* To be done:
1. In the Project California post, which party was the high bidder for the asset, and at what price?
2. Shorten the paragraph of the Project California post that opens "Right, Project California." while keeping its main facts.
3. Repeat word for word the part of the Project California post that begins at "As I wandered" and stops after "wasn’t too bad.".

* Text to read:
Project California
February 7, 2009
Nothing, and I mean nothing, can prepare you for the first deal you’ve ever worked on. Especially not when you’ve been sitting around, playing online games, trying to go to sites that are inevitably blocked by the firm and chatting with your cube mates.
As I wandered down the hall to the office Apathetic Associate shared with the Evil Incarnate, I passed the corner office of the Hot VP. I gave a little wave and donned that award winning smile I’ve been known to give. His eyes, full of intensity, glanced up from the massive document he was reading and gave me a slight nod and smile. Wandering into the office, I tripped over a bright red mini Hermes Birkin which belonged to none other than Evil Incarnate. Note that at this point in time, this fresh-faced and naive first year thought that we could actually be friends. I was in shock. If the Evil Incarnate could afford a Birkin ($10,000 starting price) on her previous year’s bonus, this gig wasn’t too bad.
“Oops, my b!” She smiled and pulled the bag away from the walk way. “How’s it going? You kids settling in alright?”
“Yes. Just came by to see Apathetic Associate.” At the mention of his name, AA plucked out an earbud from his ipod and began gathering up some things.
“Right, Project California. We’re putting together a stapled financing package for the acquisition of this asset for Poorly-Named-PE shop. The coverage team did the M&A work, representing the Seller of the asset. Poorly-Named-PE shop was the high bidder at $406 million. The syndicate desk likes this deal because it’s stable.” As he began to explain what we would be doing, my eyes glazed over and my mind began to wander. I noticed the little ear hairs he had starting to sprout out at the ripe young age of 26. His posture was one of a defeated man as he eased back into the $1,000 Herman Miller chairs which the Investment-Bank-that-No-Longer-Exists insisted on getting for everyone.
“I think it’d make sense if you went through the Confidential Information Memo (“CIM”) that the coverage guys put together. Should give you a good sense of what the asset is like.”
“Sure.” Gathering the papers up, I walked out of the office, confident and smiling. First deal staffing and it really wasn’t so painful. Forgetting that it was Friday afternoon at 4, I sat down to begin digging through the crux of what was going on in this deal. The Seller was not a private entity and was unloading the asset as a result of low capital and low liquidity. In short, the Seller needed money, fast. Additionally, the asset would be better harvested by a private group rather than a public one. From all standards in my particular industry, the asset was considered a very good one, generating stable cash flows from its 3, 10 to 15 year contracts with offtakers of the services the asset provided. Should be a “slam dunk” as bankers would refer to a deal that was so easily executed and closed.

* Record excerpts:
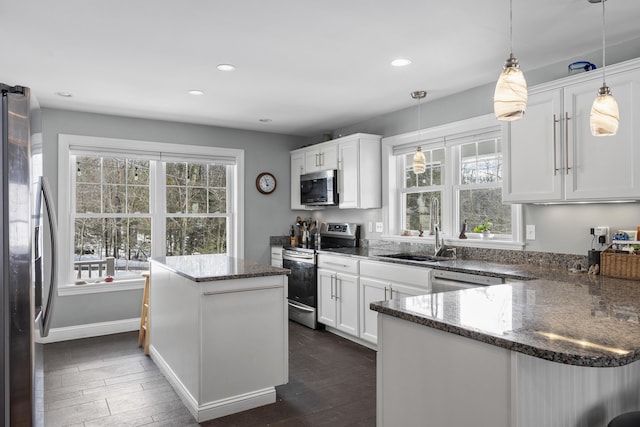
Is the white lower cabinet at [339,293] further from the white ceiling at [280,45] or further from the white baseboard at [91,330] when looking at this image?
the white baseboard at [91,330]

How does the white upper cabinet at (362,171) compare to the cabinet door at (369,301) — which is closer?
the cabinet door at (369,301)

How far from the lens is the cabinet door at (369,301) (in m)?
3.82

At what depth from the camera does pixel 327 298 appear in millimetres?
4484

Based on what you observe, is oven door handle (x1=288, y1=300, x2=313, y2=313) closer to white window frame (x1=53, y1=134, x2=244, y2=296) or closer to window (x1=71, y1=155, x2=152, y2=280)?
white window frame (x1=53, y1=134, x2=244, y2=296)

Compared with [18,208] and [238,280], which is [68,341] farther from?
[18,208]

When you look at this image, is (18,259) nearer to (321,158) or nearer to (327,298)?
(327,298)

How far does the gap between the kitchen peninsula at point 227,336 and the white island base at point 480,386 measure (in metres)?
1.28

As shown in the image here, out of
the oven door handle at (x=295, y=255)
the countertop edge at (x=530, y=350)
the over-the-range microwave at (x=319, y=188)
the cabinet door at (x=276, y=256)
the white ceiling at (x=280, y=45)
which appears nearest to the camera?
the countertop edge at (x=530, y=350)

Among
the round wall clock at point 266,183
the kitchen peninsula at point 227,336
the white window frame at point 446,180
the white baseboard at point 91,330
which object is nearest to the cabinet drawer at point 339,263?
the white window frame at point 446,180

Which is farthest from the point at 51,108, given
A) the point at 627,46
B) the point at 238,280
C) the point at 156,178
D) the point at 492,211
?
the point at 627,46

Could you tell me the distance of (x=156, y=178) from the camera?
195 inches

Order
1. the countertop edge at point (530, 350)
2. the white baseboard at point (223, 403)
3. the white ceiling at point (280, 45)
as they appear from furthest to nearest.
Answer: the white baseboard at point (223, 403) → the white ceiling at point (280, 45) → the countertop edge at point (530, 350)

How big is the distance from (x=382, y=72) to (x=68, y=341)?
13.2ft

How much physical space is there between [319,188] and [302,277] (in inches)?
42.9
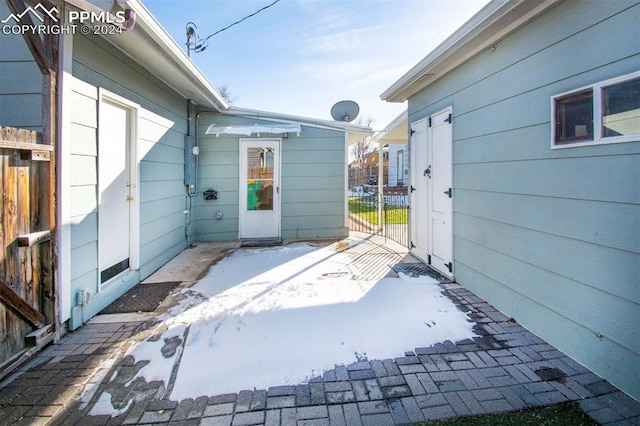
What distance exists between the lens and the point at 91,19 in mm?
2637

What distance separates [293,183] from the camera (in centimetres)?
643

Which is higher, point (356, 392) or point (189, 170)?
point (189, 170)

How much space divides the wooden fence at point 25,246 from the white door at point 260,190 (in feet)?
12.9

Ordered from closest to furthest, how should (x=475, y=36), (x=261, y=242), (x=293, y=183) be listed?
(x=475, y=36) → (x=261, y=242) → (x=293, y=183)

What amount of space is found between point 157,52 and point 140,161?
4.21 feet

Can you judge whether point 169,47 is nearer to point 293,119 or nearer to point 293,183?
point 293,119

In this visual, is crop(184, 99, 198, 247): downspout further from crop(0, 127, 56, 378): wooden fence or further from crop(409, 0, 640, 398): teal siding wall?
crop(409, 0, 640, 398): teal siding wall

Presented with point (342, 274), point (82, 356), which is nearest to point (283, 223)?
point (342, 274)

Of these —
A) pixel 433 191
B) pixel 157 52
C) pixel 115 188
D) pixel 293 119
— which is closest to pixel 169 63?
pixel 157 52

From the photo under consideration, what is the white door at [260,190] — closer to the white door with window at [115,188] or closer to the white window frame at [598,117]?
the white door with window at [115,188]

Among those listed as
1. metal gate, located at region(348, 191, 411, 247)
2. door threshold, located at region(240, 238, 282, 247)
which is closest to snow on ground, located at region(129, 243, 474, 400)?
door threshold, located at region(240, 238, 282, 247)

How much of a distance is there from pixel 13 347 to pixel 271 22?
20.1 ft

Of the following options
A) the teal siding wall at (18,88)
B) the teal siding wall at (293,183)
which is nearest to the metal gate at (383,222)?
the teal siding wall at (293,183)

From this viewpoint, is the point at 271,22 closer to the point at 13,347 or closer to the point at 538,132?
the point at 538,132
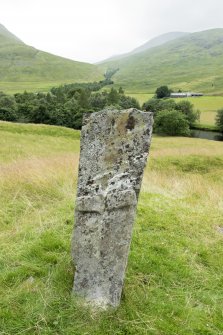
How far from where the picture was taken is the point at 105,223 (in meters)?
4.71

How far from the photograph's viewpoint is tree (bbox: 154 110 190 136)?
72.1 meters

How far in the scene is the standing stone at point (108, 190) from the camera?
4691mm

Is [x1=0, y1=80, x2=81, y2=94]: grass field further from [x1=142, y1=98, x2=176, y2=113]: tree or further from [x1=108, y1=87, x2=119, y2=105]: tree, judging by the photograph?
[x1=142, y1=98, x2=176, y2=113]: tree

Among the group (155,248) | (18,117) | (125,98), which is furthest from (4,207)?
(125,98)

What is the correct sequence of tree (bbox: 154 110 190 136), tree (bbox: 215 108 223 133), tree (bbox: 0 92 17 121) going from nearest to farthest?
tree (bbox: 0 92 17 121) < tree (bbox: 154 110 190 136) < tree (bbox: 215 108 223 133)

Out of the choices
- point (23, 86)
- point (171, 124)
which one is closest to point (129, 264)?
point (171, 124)

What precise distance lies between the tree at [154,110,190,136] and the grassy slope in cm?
6239

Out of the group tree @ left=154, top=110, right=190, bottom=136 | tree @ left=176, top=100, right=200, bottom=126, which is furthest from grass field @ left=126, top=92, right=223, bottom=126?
tree @ left=154, top=110, right=190, bottom=136

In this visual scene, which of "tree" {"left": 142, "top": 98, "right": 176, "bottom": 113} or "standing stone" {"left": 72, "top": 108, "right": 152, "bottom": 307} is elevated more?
"standing stone" {"left": 72, "top": 108, "right": 152, "bottom": 307}

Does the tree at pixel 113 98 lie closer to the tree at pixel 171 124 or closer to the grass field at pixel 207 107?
the tree at pixel 171 124

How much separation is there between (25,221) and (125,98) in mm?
89446

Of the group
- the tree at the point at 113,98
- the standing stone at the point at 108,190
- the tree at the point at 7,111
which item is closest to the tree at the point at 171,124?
the tree at the point at 113,98

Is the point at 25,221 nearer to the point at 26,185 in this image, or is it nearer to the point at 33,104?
the point at 26,185

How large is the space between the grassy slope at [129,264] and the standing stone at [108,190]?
1.60ft
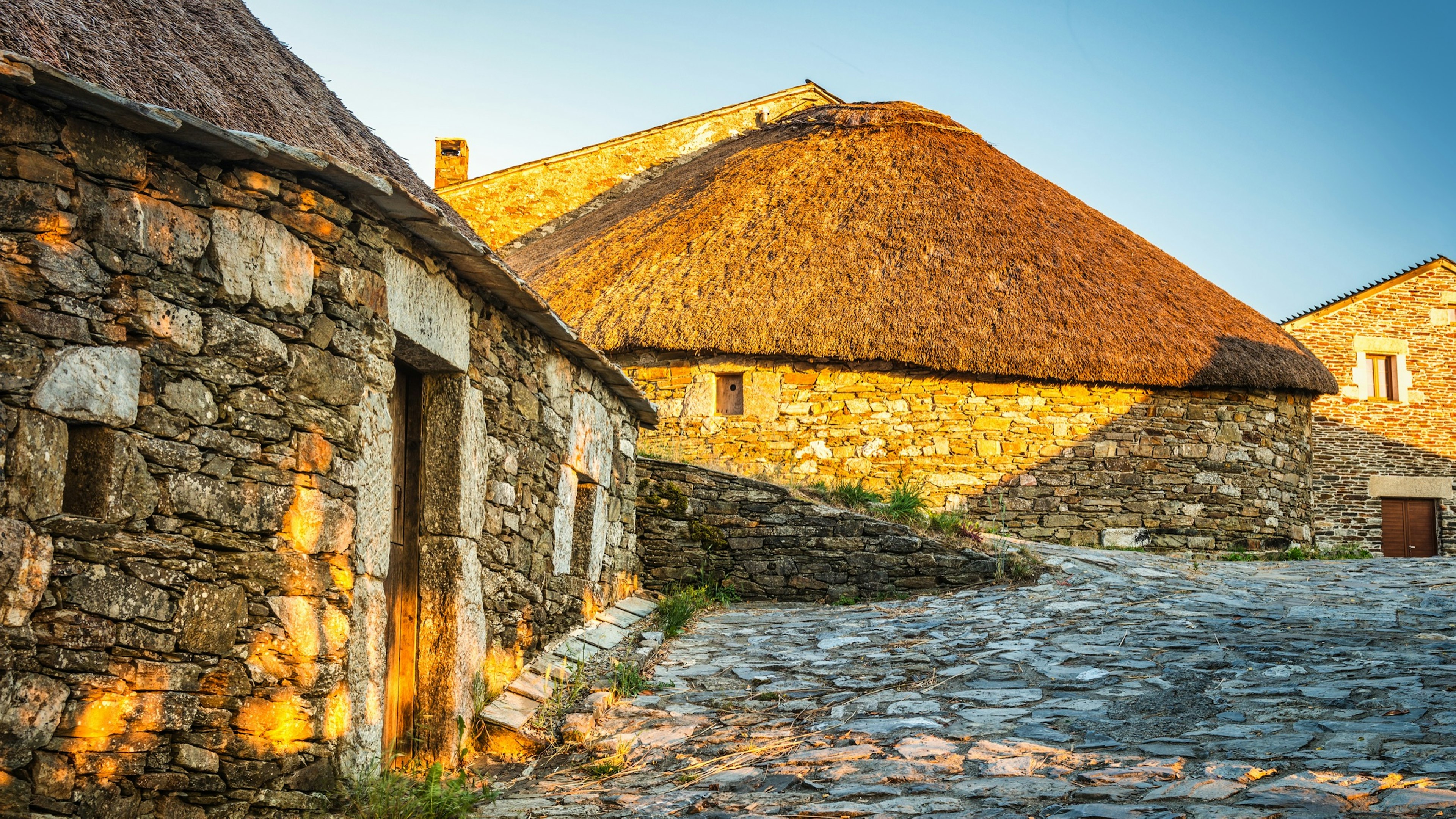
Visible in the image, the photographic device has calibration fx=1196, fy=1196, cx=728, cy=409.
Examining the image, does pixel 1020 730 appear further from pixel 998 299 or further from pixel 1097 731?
pixel 998 299

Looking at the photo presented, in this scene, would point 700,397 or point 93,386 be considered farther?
point 700,397

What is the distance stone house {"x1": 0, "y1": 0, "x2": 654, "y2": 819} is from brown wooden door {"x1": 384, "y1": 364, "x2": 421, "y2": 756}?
11 mm

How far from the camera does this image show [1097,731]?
4.74 metres

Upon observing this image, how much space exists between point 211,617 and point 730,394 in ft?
26.8

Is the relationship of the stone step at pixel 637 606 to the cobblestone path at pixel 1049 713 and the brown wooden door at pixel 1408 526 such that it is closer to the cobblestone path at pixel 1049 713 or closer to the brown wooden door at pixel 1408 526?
the cobblestone path at pixel 1049 713

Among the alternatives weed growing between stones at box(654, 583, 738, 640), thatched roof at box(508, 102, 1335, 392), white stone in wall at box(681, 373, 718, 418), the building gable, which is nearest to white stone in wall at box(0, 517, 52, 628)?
weed growing between stones at box(654, 583, 738, 640)

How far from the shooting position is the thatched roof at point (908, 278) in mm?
11133

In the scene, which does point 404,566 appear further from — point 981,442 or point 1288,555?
point 1288,555

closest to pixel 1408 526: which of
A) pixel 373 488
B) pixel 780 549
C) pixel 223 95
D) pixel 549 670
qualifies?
pixel 780 549

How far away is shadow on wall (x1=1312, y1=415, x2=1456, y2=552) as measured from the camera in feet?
56.4

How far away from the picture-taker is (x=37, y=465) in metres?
3.05

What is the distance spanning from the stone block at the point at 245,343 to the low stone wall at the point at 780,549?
16.8 feet

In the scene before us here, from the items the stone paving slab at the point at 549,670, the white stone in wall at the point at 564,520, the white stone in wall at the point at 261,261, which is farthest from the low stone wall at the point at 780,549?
the white stone in wall at the point at 261,261

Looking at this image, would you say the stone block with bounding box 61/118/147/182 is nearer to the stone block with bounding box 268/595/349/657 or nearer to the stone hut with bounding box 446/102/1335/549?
the stone block with bounding box 268/595/349/657
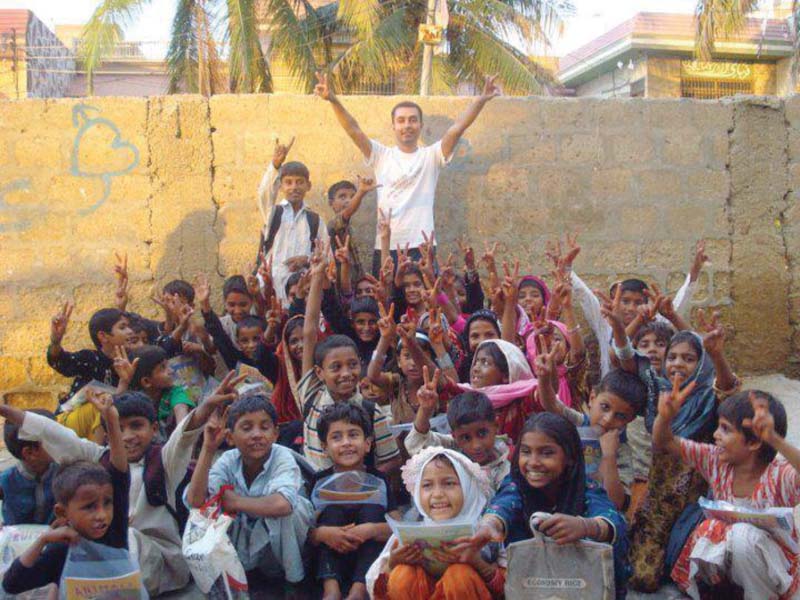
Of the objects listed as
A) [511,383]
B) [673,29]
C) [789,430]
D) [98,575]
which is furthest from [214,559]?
[673,29]

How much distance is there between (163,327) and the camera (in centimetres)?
542

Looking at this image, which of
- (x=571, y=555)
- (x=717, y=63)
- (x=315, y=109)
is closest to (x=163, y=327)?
(x=315, y=109)

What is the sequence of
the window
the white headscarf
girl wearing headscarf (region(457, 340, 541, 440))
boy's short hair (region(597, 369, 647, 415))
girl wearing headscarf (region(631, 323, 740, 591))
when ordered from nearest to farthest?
1. the white headscarf
2. girl wearing headscarf (region(631, 323, 740, 591))
3. boy's short hair (region(597, 369, 647, 415))
4. girl wearing headscarf (region(457, 340, 541, 440))
5. the window

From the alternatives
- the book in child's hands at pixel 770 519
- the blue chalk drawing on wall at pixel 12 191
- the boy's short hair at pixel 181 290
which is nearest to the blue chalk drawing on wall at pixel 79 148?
the blue chalk drawing on wall at pixel 12 191

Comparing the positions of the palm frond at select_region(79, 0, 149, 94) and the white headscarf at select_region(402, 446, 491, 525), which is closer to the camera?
the white headscarf at select_region(402, 446, 491, 525)

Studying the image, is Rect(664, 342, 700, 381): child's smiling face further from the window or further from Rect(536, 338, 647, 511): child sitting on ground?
the window

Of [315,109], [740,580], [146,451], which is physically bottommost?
[740,580]

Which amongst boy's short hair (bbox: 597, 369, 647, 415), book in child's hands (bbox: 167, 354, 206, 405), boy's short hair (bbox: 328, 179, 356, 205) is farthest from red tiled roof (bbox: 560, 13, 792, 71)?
boy's short hair (bbox: 597, 369, 647, 415)

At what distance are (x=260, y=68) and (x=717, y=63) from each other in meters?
8.41

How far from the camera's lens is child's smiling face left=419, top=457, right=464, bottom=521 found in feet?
10.7

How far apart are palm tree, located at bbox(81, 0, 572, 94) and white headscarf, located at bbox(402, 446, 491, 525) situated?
39.2 feet

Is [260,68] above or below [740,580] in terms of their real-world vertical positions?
above

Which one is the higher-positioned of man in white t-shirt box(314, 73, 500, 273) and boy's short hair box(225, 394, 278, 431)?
man in white t-shirt box(314, 73, 500, 273)

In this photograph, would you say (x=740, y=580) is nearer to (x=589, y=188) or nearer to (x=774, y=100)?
(x=589, y=188)
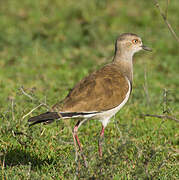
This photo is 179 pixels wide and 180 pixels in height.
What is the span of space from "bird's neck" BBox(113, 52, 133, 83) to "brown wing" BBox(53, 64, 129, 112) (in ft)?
1.27

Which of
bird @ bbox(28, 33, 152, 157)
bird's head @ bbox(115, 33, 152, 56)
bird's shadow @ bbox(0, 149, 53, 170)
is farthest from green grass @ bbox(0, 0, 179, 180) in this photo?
bird's head @ bbox(115, 33, 152, 56)

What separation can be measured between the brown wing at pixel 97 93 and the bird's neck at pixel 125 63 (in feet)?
1.27

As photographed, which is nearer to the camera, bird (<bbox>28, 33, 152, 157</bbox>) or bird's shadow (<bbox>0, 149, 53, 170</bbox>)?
bird (<bbox>28, 33, 152, 157</bbox>)

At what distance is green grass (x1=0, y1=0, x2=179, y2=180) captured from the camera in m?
3.89

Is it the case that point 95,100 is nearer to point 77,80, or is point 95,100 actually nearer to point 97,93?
point 97,93

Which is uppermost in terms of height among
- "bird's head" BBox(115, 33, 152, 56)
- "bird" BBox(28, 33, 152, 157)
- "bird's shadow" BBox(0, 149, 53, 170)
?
"bird's head" BBox(115, 33, 152, 56)

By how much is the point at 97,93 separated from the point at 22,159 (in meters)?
1.04

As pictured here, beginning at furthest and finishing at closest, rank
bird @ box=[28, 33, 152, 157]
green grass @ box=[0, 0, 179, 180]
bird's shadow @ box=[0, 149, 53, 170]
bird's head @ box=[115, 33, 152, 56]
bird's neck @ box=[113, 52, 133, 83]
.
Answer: bird's head @ box=[115, 33, 152, 56] < bird's neck @ box=[113, 52, 133, 83] < bird's shadow @ box=[0, 149, 53, 170] < bird @ box=[28, 33, 152, 157] < green grass @ box=[0, 0, 179, 180]

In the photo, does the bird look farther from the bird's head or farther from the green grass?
the bird's head

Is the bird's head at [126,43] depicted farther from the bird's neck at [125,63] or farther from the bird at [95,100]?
the bird at [95,100]

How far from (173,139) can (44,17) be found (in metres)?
6.00

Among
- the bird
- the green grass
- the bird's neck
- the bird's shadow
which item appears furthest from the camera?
the bird's neck

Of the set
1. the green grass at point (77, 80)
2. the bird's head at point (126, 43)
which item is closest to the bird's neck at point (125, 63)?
the bird's head at point (126, 43)

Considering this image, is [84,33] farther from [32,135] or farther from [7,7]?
[32,135]
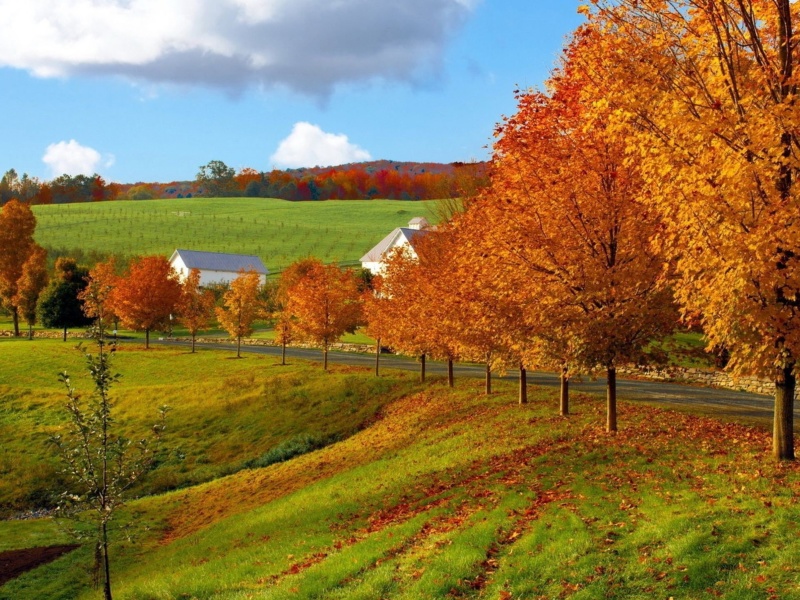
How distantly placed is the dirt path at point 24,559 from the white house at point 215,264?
91216mm

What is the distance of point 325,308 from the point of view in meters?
45.3

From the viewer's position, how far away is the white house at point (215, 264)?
111 m

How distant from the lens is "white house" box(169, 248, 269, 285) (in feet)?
363

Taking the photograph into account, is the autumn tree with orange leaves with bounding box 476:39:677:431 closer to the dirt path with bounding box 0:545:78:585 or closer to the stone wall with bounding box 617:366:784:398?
the dirt path with bounding box 0:545:78:585

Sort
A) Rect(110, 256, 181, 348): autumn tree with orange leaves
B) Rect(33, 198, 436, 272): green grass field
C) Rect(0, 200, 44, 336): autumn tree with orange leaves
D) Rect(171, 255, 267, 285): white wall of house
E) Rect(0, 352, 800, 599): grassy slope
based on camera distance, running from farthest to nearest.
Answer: Rect(33, 198, 436, 272): green grass field
Rect(171, 255, 267, 285): white wall of house
Rect(0, 200, 44, 336): autumn tree with orange leaves
Rect(110, 256, 181, 348): autumn tree with orange leaves
Rect(0, 352, 800, 599): grassy slope

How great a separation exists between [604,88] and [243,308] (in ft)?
147

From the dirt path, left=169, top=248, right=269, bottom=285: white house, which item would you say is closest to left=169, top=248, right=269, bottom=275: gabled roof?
left=169, top=248, right=269, bottom=285: white house

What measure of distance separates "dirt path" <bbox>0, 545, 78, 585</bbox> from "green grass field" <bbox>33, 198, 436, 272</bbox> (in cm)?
9458

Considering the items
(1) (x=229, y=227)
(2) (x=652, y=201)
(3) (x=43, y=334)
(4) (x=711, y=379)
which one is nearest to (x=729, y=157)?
(2) (x=652, y=201)

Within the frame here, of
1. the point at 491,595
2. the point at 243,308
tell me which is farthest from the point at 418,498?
the point at 243,308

* Results for each task:
1. Poorly-Named-PE shop was the high bidder, at $406 million.

2. The team is assembling a stapled financing package for Poorly-Named-PE shop's acquisition of the asset. The coverage team did the M&A work for the Seller, and Poorly-Named-PE shop won with a $406 million bid. The syndicate desk likes the deal because it is stable. As the associate explains, the narrator's attention drifts to his ear hairs, sprouting at age 26, and his defeated posture in one of the $1,000 Herman Miller chairs the bank bought for everyone.

3.
As I wandered down the hall to the office Apathetic Associate shared with the Evil Incarnate, I passed the corner office of the Hot VP. I gave a little wave and donned that award winning smile I’ve been known to give. His eyes, full of intensity, glanced up from the massive document he was reading and gave me a slight nod and smile. Wandering into the office, I tripped over a bright red mini Hermes Birkin which belonged to none other than Evil Incarnate. Note that at this point in time, this fresh-faced and naive first year thought that we could actually be friends. I was in shock. If the Evil Incarnate could afford a Birkin ($10,000 starting price) on her previous year’s bonus, this gig wasn’t too bad.